- **ENTRIES SHOWN**
┌────────

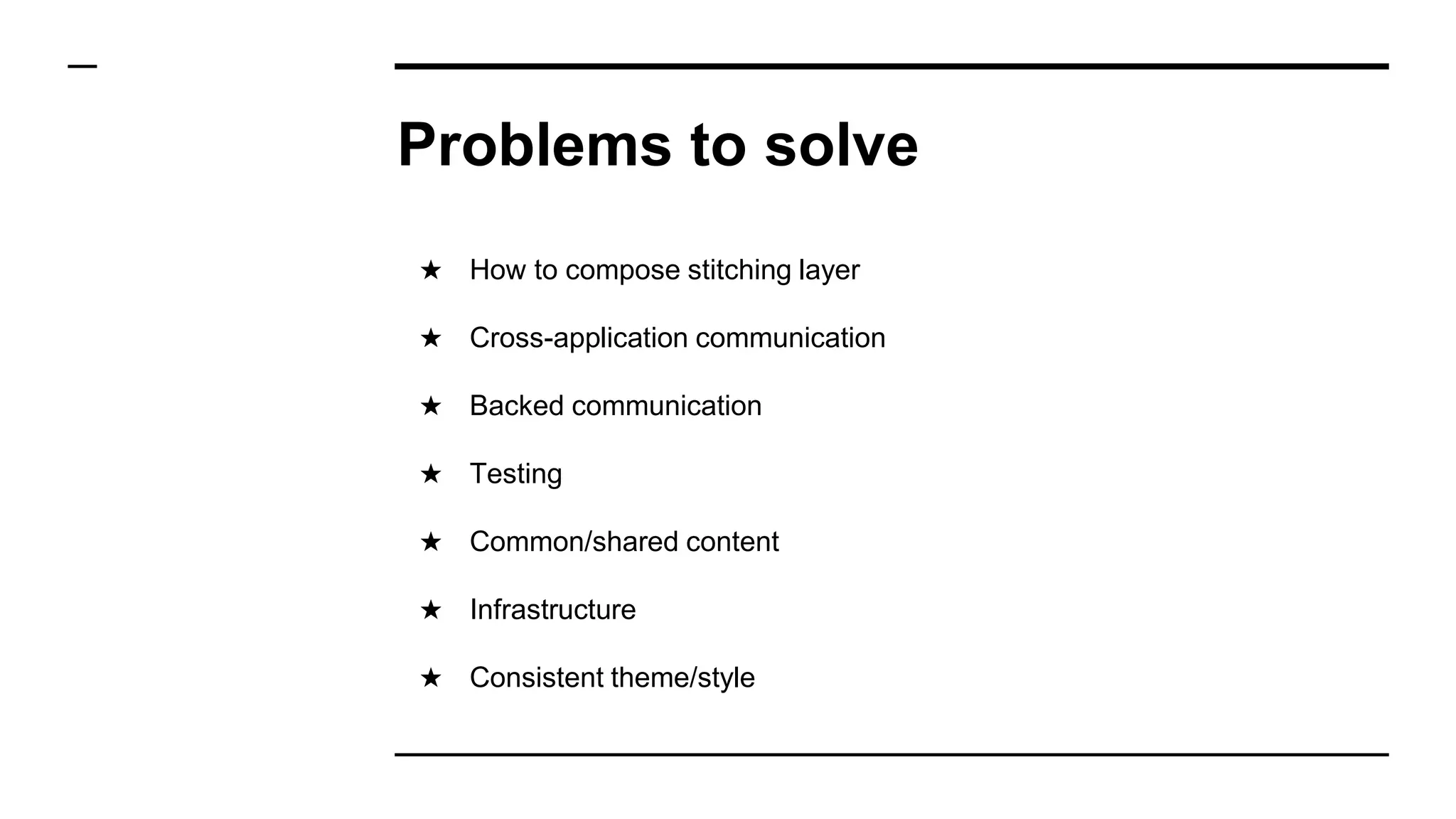 Problems to solve

★ How to compose stitching layer

★ Cross-application communication

★ Backed communication

★ Testing

★ Common/shared content

★ Infrastructure

★ Consistent theme/style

└────────

- **TRY IT**
An exact reproduction of the data above is required, with every picture removed.

- **THE ANSWER**
 Problems to solve

★ How to compose stitching layer

★ Cross-application communication

★ Backed communication

★ Testing

★ Common/shared content

★ Infrastructure

★ Consistent theme/style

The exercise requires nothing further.